• Task goal: A word-for-word copy of the listing is what's needed; leave out every image.

=== Supplied records ===

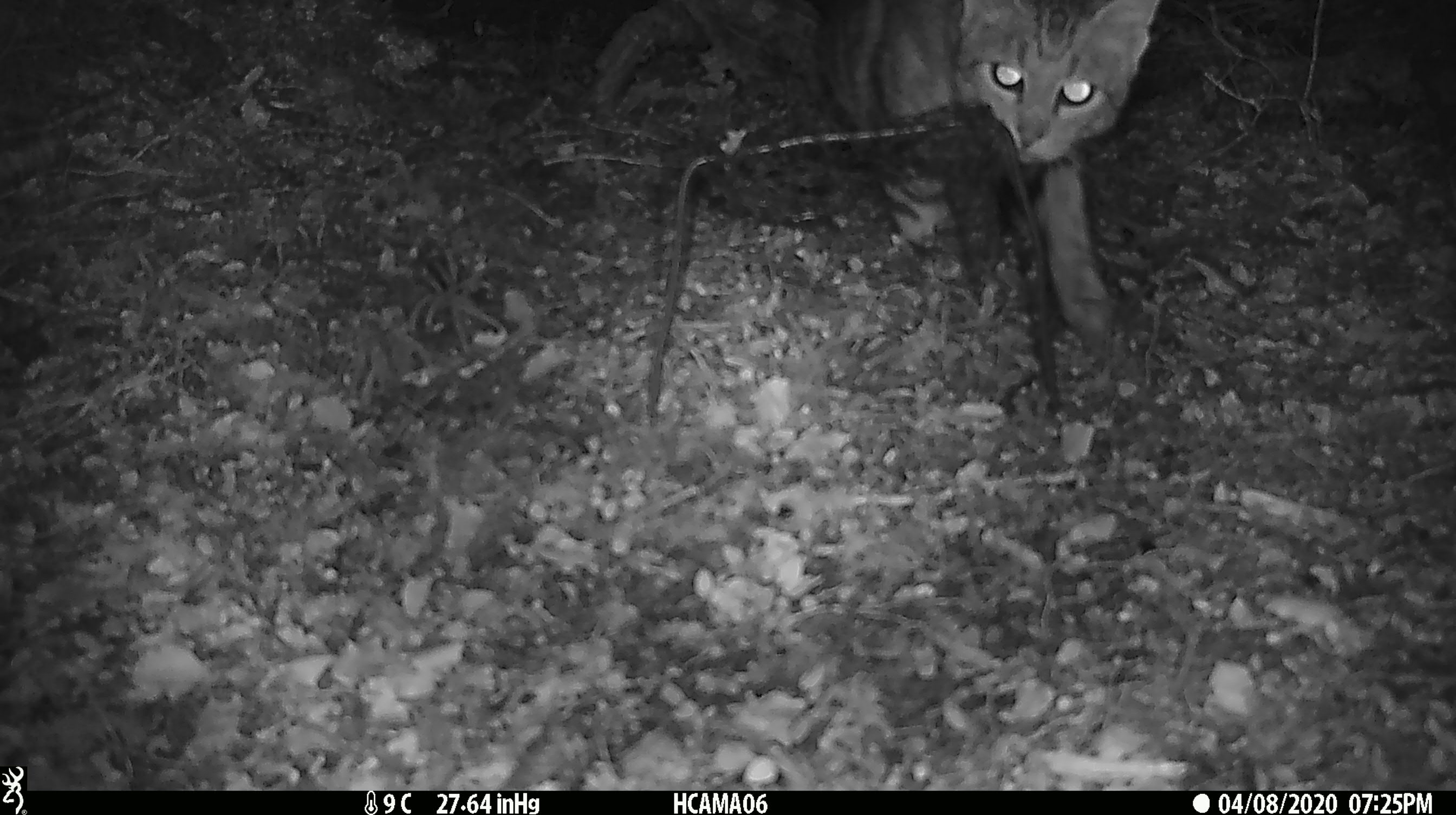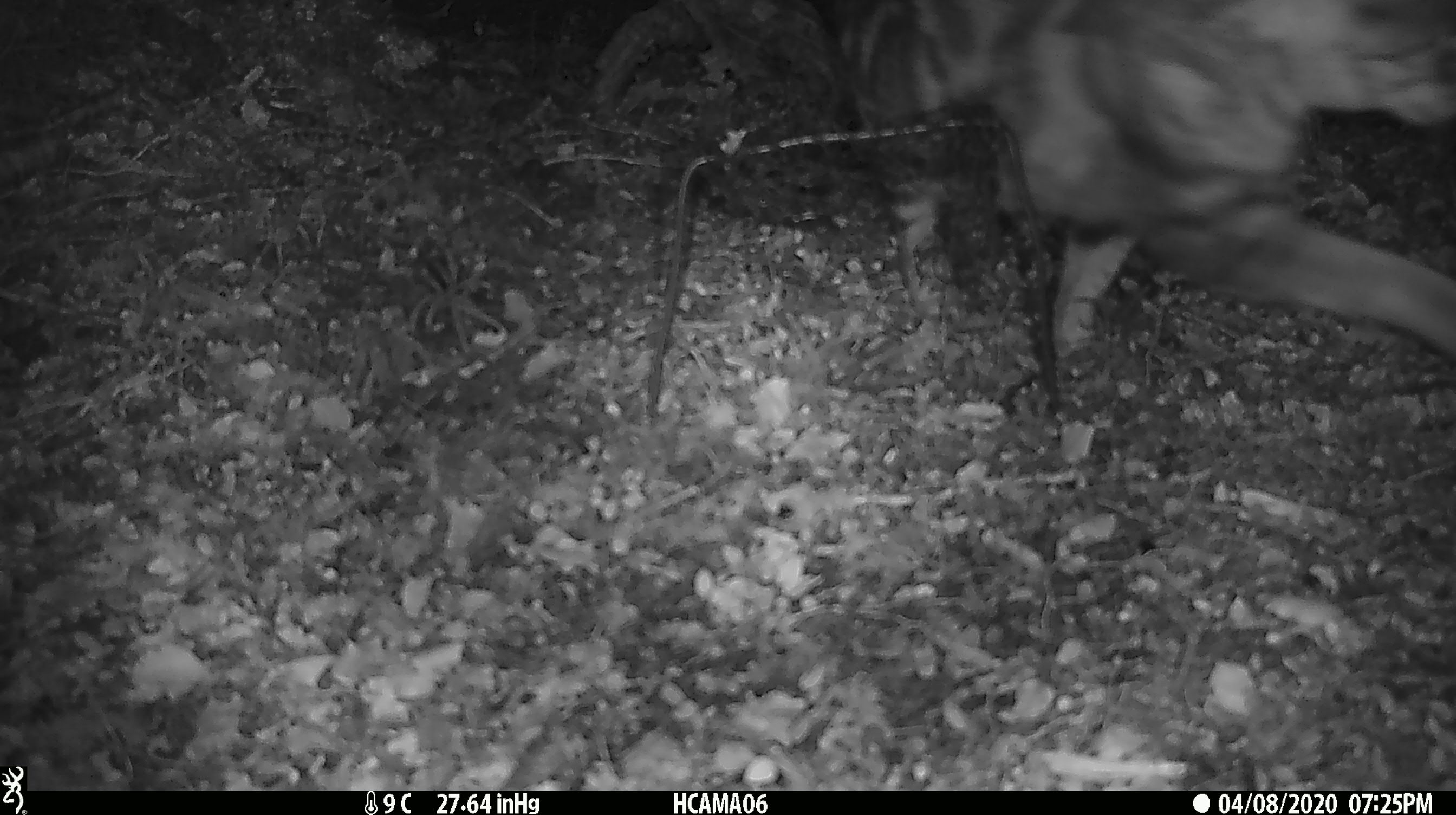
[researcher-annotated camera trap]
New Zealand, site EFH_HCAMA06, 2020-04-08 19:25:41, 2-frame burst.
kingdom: Animalia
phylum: Chordata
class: Mammalia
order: Carnivora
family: Felidae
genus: Felis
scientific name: Felis catus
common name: domestic cat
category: cat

===

• Result of this exercise:
[researcher-annotated camera trap]
New Zealand, site EFH_HCAMA06, 2020-04-08 19:25:41, 2-frame burst.
kingdom: Animalia
phylum: Chordata
class: Mammalia
order: Carnivora
family: Felidae
genus: Felis
scientific name: Felis catus
common name: domestic cat
category: cat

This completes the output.